Finding and classifying data is finding and labeling it in such a way that you can quickly and efficiently retrieve the relevant information when needed. The current process is more manual in nature and consists of examining the relevant laws or regulations, determining what types of information should be considered sensitive and what the different levels of sensitivity are, and then in the appropriate class building and classification policy [1]. After data loss prevention (DLP) systems, data is fingerprinted and endpoints are monitored downstream for fingerprints. When dealing with a warehouse with a lot of assets and petabytes of data, this approach simply does not scale.



Our goal is to build a data classification system that scales for both persistent and volatile user data, without any additional constraints on data type or format. This is an ambitious goal, and naturally fraught with difficulties. Any data record can be thousands of characters long.





Figure 1. Streams of online and offline forecasting



Therefore, we must effectively represent it using a common set of features, which can then be combined and easily moved. These features should not only provide an accurate classification, but also provide flexibility and extensibility to easily add and discover new data types in the future. Second, you need to deal with large, stand-alone tables. Persistent data can be stored in tables that are many petabytes in size. This can lead to a decrease in scan speed. Third, we must adhere to a strict SLA classification for volatile data. This makes the system highly efficient, fast and accurate. Finally, we need to provide low latency data classification for volatile data in order to perform classification in real time, as well as for internet use cases.



This article describes how we dealt with the problems above and presents a fast and scalable classification system that classifies data items of all types, formats, and sources based on a common set of features. We have extended the system architecture and built a custom machine learning model to quickly classify offline and online data. This article is organized as follows: Section 2 introduces the general design of the system. Section 3 discusses the parts of a machine learning system. Sections 4 and 5 describe related work and outline the future direction of work.



Architecture



To deal with Facebook-scale persistent data and data issues online, the classification system has two separate streams, which we'll discuss in detail.



Persistent data



Initially, the system needs to learn about a variety of Facebook information assets. For each warehouse, some basic information is collected, such as the datacenter containing that data, the system with that data, and the assets located in a particular data warehouse. This forms a catalog of metadata, allowing the system to efficiently retrieve data without overloading clients and resources used by other engineers.

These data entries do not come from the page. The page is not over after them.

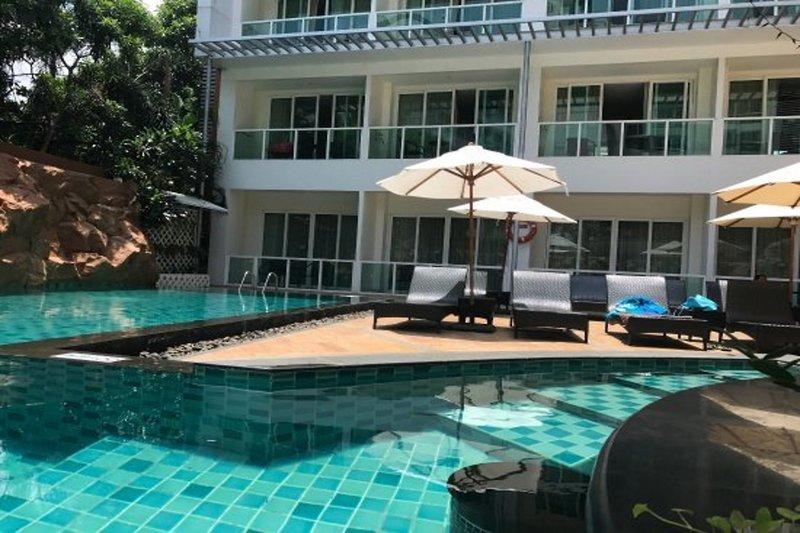 Pattaya ab 1288 € 6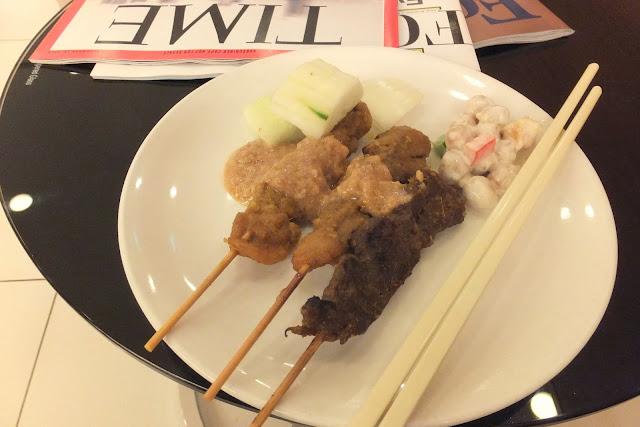 changi-airport-dnata-skyviewlounge-terminal1-foods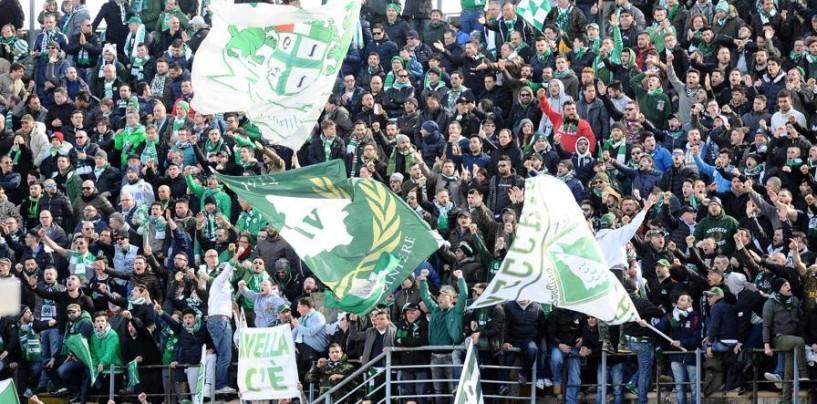 Livorno, le info sulla prevendita. A febbraio Trotta gol e lo show dei 2.000 nel settore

This catalog of metadata provides a reliable source for all assets scanned and allows you to track the health of various assets. This information is used to prioritize scheduling based on collected data and internal information from the system, such as the time of the last successful scan of the asset and the time it was created, as well as the past memory and processor requirements for that asset if it was previously scanned. Then, for each data resource (as resources become available), the actual scan job for the resource is called.

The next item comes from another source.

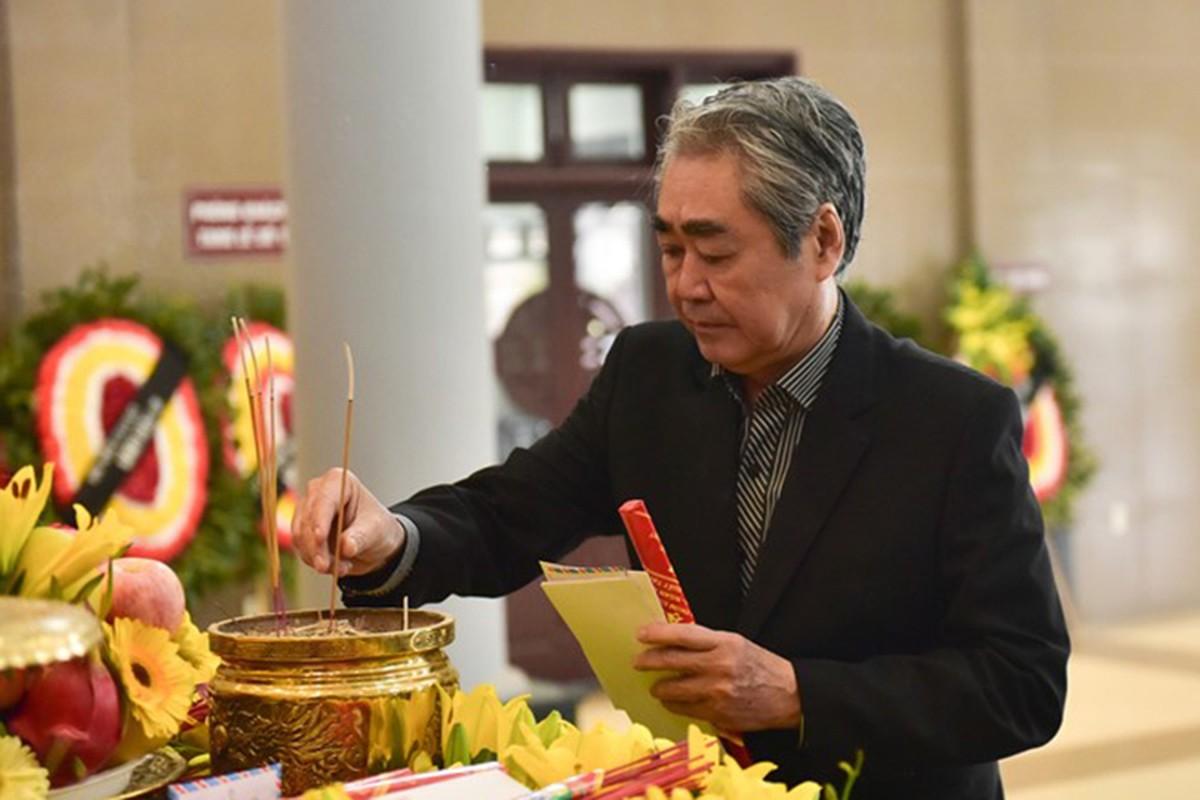 Nghe si Viet nghen ngao trong dam tang nhac si Hoang Duong-Hinh-7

Each job is a compiled binary that runs a Bernoulli sample over the latest data available for each asset. The asset is split into separate columns, where the classification result for each column is processed independently. In addition, the system scans any rich data within the columns. JSON, arrays, encoded structures, URLs, base 64 serialized data and more are all scanned. This can dramatically increase the scan execution time, as a single table can contain thousands of nested columns in a blob json.



For each row that is selected in the data asset, the classification system extracts floats and text objects from the content and associates each object back with the column from which it was taken. The result of the feature extraction step is a map of all features for each column found in the data asset.



What are signs for?



The concept of traits is key. Instead of float and text traits, we can pass raw string patterns that are directly fetched from each data resource. In addition, machine learning models can be trained directly on each sample, rather than hundreds of feature calculations that only try to approximate the sample. There are several reasons for this:



  1. : , , . , . , , .
  2. : . . , , .
  3. : , . .



The features are then sent to a prediction service where we use rule-based classification and machine learning to predict the data labels of each column. The service relies on both rule classifiers and machine learning and selects the best forecast given from each forecast object.

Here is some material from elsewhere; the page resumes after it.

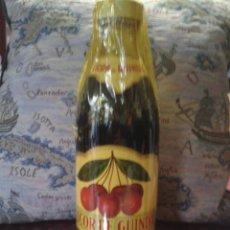 Botellas antiguas: LICOR GUINDAS. Lote 39739013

Rule classifiers are manual heuristics that use calculations and coefficients to normalize an object in the range of 0 to 100. Once such an initial score is generated for each data type and column name associated with that data, it does not fall into any "deny lists" , the rule classifier selects the highest normalized score among all data types.



Because of the complexity of the classification, using purely manual heuristics results in low classification accuracy, especially for unstructured data. For this reason, we developed a machine learning system to work with the classification of unstructured data such as user-generated content and address. Machine learning allowed us to start moving away from manual heuristics and apply additional data signals (eg, column names, data origins), significantly improving detection accuracy. We'll dive deep into our machine learning architecture later.



The Prediction Service stores the results for each column along with metadata about the time and state of the scan. Any consumers and downstream processes that depend on this data can read it from the daily published dataset. This set aggregates the results of all these scan jobs, or the real-time API of the data catalog. Published forecasts are the foundation for the automatic enforcement of privacy and security policies.



Finally, after the prediction service writes all data and all predictions are saved, our Data Catalog API can return all data type predictions for a resource in real time. Each day, the system publishes a dataset containing all the latest forecasts for each asset.



Volatile data



Although the above process is designed for persistent assets, non-persistent traffic is also considered part of the organization's data and can be important. For this reason, the system provides an online API for generating real-time classification predictions for any volatile traffic. Real-time prediction is widely used to classify outbound traffic, inbound traffic in machine learning models, and advertiser data.



The API takes two main arguments here: the grouping key and the raw data to be predicted. The service performs the same object retrieval as described above and groups objects together for the same key. These symptoms are also supported in the persistent cache for failover. For each grouping key, the service ensures that it has seen enough samples before calling the prediction service, following the process described above.



Optimization



We use libraries and hot storage read optimization techniques [2] to scan some repositories and ensure that there is no disruption from other users accessing the same repository.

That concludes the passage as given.